Sovereign Wealth Funds (SWFs) from the UAE have emerged as leading investors in the mergers and acquisition (M&A) landscape.
According to data provided exclusively to Emirates Business by Bureau van Dijk Middle East (BvDME), GCC-based corporates and institutions have made acquisitions worth $37.9 billion (Dh139.1bn) since the beginning of 2009, of which UAE firms alone have been involved with deals worth more than $28bn, or 73.9 per cent of the M&As.
According to BvDME data, two of Abu Dhabi's investment units – Aabar Investments and International Petroleum Investment Company – have, along with their partners, been involved in acquisition deals worth almost $20bn, or more than 50 per cent of the total acquisitions made by GCC entities. "The region's largest SWFs, particularly in Qatar and Abu Dhabi, are emerging as major investors, interested in sectors ranging from financial, commodities to real estate," said Paul Costers, Manager, BvDME.
Analysts see the fact that the UAE-based funds have been active during a time when the global M&A landscape has been shrinking as a proof of their wealth and astute investment strategy.
"In context of the global M&A slowdown in 2009, you will see that the SWF activity has been higher relative to that of other players," confirmed Vikas Papriwal, Partner, Country Head – SWF and PE practice, KPMG. "Regionally, the ones in the UAE and Qatar have been active. We've seen a bit of Kuwaiti acquisitions as well," he added.
However, Papriwal argues that while the SWFs' share of M&A activity has gone up during the past 14 months, that may be because the overall pie has shrunk.
"It isn't that the SWF activity has been substantially higher [in value terms] but it is a much more relative phenomenon that we've seen," Papriwal pointed out, highlighting that SWFs provided much-needed liquidity during the global credit crunch.
"One reason [for M&A slowdown] is the fact that leverage completely dried up in 2009. For SWFs, that isn't necessarily a big hindrance.
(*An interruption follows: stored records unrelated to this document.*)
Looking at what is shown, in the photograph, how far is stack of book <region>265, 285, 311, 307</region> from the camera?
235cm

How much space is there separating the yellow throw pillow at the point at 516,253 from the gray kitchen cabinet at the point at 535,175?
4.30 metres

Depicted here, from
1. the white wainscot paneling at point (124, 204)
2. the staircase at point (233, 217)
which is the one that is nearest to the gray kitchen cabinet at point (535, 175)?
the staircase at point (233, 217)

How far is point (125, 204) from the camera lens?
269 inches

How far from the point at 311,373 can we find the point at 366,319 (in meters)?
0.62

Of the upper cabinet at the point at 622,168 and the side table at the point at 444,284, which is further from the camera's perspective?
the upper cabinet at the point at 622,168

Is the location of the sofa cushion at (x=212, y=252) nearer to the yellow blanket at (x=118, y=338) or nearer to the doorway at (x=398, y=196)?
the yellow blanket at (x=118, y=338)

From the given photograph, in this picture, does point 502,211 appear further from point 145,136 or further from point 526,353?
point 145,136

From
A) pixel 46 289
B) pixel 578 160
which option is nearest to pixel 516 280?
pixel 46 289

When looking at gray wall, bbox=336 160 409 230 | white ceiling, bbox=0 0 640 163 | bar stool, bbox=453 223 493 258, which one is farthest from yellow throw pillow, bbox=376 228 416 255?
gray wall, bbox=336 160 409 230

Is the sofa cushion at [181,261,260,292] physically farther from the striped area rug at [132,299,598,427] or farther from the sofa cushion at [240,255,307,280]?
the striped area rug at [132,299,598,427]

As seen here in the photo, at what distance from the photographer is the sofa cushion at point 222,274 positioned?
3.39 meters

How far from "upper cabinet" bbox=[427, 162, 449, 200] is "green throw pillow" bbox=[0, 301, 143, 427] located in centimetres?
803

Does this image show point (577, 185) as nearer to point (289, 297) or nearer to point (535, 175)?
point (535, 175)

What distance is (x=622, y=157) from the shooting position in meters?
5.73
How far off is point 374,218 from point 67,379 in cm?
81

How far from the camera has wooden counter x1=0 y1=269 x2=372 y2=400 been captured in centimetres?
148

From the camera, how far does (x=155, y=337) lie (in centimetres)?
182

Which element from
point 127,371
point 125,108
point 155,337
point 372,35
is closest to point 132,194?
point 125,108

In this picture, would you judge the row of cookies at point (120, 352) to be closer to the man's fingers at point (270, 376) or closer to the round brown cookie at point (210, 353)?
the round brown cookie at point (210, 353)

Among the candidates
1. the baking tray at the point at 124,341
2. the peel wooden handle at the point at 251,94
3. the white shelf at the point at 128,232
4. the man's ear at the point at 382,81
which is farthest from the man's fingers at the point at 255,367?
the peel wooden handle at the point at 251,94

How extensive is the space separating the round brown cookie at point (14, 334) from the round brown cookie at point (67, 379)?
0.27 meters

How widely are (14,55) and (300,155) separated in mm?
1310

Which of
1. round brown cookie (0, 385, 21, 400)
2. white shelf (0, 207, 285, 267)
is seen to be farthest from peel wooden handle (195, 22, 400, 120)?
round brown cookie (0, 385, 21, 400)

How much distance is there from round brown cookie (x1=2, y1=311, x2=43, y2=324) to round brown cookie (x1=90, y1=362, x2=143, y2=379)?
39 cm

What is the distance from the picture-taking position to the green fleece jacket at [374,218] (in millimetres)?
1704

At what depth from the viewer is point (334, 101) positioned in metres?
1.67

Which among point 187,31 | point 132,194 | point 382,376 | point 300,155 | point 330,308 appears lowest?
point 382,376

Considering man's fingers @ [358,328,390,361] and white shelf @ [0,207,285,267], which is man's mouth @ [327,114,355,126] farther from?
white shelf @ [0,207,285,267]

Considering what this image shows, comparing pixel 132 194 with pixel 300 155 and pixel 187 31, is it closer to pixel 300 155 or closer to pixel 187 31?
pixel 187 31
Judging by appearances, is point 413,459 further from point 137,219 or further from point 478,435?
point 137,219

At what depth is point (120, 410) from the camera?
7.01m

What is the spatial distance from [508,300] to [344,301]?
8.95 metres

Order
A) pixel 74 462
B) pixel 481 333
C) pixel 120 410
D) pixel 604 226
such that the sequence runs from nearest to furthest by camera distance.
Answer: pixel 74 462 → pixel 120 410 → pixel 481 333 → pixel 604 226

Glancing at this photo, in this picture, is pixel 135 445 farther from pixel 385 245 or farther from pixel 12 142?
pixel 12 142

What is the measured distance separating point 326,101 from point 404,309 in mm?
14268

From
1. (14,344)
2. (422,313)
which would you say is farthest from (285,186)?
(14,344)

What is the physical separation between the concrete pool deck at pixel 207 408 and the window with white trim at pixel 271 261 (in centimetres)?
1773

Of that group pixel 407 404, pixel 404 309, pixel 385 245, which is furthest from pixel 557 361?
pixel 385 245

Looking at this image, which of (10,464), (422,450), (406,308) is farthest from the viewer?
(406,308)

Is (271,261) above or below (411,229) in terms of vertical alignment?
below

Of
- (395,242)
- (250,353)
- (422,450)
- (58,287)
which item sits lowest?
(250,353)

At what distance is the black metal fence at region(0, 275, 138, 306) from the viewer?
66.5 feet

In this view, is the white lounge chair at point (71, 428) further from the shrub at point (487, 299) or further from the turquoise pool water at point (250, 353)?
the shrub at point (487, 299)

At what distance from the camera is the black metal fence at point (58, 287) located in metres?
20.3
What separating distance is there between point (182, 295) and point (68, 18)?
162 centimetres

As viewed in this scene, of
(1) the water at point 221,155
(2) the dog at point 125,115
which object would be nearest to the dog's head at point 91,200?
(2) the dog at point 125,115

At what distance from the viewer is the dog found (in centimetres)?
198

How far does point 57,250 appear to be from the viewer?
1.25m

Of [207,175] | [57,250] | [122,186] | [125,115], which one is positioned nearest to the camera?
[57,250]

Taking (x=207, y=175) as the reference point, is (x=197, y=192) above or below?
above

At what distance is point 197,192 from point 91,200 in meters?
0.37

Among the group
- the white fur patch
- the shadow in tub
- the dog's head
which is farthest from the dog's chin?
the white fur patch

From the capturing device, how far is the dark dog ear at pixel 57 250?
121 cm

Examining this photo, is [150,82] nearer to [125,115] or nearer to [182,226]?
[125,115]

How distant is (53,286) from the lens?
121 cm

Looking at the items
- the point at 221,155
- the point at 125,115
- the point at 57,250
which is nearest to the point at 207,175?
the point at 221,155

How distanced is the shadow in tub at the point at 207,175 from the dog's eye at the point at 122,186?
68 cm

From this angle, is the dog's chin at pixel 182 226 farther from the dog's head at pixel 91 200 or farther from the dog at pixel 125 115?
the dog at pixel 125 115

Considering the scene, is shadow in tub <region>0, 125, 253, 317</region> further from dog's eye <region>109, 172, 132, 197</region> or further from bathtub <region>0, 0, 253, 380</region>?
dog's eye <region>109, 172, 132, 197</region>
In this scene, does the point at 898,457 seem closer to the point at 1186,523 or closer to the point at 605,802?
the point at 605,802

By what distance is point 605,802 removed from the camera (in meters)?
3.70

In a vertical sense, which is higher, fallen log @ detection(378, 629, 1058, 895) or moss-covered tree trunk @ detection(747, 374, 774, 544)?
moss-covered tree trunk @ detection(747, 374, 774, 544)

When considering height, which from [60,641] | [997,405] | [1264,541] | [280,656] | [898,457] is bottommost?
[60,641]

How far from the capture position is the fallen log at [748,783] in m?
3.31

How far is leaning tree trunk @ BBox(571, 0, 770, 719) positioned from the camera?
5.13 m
Besides, the fact that they are sovereign-backed has enabled them in drawing better leverage," he said.
Going forward, experts agree that SWFs will continue to play a significant role in the regional and global M&A landscape. "They will stimulate M&A activity in a very significant way," said BvDME's Costers.
"Absolutely," agreed Papriwal. "We're dealing with a number of clients that we can't name due to confidentiality concerns, but we definitely see SWFs continuing to be active [in the M&A landscape] this year," he said.
Having failed to assess the impact of the economic slowdown early on, thousands of organisations across the world are said to be undergoing financial and operational restructuring.
The same is true in the region as well.
"Corporate restructuring and divesting in the wake of the financial crisis will continue to drive M&A activity," said Costers.
"Certain fragmented sectors are really ripe for consolidation," he added.
While Papriwal agrees, he believes that the overall impact of restructurings has been less than expected so far. "Having said that, however, we absolutely see corporate restructuring as having an impact on the M&A landscape," he added.
Papriwal also expects family businesses in need of capital to play a larger role in the M&A landscape than before as some of them consolidate around their core operations and shed non-core assets.
"We've expected it to be a trend for some time now but it hasn't been one so far," Papriwal said.